In the reply, include exactly the lines of the entries below from the first to the line with "Os portos e", that line included.

====== Records for processing

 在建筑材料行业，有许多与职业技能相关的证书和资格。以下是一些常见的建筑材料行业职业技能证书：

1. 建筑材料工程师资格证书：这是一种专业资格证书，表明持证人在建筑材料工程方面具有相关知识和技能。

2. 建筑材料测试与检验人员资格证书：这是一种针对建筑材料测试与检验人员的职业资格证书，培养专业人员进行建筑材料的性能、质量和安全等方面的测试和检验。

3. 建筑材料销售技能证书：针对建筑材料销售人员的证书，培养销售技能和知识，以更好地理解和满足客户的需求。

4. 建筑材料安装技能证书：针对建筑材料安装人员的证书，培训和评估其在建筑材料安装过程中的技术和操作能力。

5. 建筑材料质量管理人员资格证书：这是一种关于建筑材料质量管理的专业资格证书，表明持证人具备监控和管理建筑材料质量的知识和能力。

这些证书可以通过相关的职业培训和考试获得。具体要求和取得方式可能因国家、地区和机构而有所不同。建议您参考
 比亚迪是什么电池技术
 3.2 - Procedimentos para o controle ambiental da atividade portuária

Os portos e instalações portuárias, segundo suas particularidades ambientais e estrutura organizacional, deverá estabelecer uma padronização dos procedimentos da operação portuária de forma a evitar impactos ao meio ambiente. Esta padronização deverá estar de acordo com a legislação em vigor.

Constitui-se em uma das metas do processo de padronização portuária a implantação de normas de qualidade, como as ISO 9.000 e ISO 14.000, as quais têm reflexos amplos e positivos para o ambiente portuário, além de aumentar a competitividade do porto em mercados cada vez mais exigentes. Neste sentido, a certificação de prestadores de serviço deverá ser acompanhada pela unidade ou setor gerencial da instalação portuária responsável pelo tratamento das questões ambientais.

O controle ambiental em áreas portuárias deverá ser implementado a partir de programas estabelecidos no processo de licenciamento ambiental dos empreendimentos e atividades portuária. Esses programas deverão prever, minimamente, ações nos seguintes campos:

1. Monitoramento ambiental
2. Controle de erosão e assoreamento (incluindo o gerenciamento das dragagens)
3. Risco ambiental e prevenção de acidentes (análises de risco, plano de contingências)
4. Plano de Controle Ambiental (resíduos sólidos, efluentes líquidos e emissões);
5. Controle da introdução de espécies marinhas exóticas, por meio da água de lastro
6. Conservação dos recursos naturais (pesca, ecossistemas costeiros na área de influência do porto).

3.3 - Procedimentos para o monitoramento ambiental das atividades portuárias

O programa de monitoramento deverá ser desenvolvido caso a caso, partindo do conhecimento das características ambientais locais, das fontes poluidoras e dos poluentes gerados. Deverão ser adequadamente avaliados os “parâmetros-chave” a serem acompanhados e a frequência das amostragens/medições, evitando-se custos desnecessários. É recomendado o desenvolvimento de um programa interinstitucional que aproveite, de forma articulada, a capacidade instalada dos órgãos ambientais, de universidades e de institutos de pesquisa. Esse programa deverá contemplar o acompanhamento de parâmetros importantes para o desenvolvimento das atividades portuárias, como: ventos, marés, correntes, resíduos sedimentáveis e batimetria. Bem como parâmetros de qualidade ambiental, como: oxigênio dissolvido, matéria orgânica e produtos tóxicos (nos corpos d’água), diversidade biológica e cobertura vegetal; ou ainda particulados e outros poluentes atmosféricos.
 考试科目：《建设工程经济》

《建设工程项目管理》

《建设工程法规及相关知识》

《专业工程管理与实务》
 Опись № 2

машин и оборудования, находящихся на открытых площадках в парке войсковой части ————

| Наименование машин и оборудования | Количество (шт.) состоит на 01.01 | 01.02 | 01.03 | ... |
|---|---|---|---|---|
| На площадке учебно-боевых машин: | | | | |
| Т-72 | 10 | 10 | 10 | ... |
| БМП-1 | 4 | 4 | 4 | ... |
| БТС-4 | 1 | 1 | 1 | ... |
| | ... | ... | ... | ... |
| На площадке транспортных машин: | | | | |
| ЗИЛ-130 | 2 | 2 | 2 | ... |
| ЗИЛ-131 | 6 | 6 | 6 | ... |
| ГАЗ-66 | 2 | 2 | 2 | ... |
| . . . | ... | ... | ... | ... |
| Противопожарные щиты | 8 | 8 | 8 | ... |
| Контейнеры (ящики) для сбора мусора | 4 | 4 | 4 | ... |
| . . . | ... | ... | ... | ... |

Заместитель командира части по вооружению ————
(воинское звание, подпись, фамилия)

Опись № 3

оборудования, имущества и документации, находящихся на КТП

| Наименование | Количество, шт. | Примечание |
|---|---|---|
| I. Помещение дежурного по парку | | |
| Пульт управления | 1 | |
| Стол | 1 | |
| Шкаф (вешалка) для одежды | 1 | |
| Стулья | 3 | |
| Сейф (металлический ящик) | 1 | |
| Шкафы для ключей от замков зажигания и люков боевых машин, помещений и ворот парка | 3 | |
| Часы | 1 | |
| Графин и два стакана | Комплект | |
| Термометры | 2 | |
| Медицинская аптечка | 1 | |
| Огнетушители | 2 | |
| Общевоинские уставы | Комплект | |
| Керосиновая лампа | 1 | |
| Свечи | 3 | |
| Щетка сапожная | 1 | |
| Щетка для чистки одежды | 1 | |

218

============

Final answer:
 在建筑材料行业，有许多与职业技能相关的证书和资格。以下是一些常见的建筑材料行业职业技能证书：

1. 建筑材料工程师资格证书：这是一种专业资格证书，表明持证人在建筑材料工程方面具有相关知识和技能。

2. 建筑材料测试与检验人员资格证书：这是一种针对建筑材料测试与检验人员的职业资格证书，培养专业人员进行建筑材料的性能、质量和安全等方面的测试和检验。

3. 建筑材料销售技能证书：针对建筑材料销售人员的证书，培养销售技能和知识，以更好地理解和满足客户的需求。

4. 建筑材料安装技能证书：针对建筑材料安装人员的证书，培训和评估其在建筑材料安装过程中的技术和操作能力。

5. 建筑材料质量管理人员资格证书：这是一种关于建筑材料质量管理的专业资格证书，表明持证人具备监控和管理建筑材料质量的知识和能力。

这些证书可以通过相关的职业培训和考试获得。具体要求和取得方式可能因国家、地区和机构而有所不同。建议您参考
 比亚迪是什么电池技术
 3.2 - Procedimentos para o controle ambiental da atividade portuária

Os portos e instalações portuárias, segundo suas particularidades ambientais e estrutura organizacional, deverá estabelecer uma padronização dos procedimentos da operação portuária de forma a evitar impactos ao meio ambiente. Esta padronização deverá estar de acordo com a legislação em vigor.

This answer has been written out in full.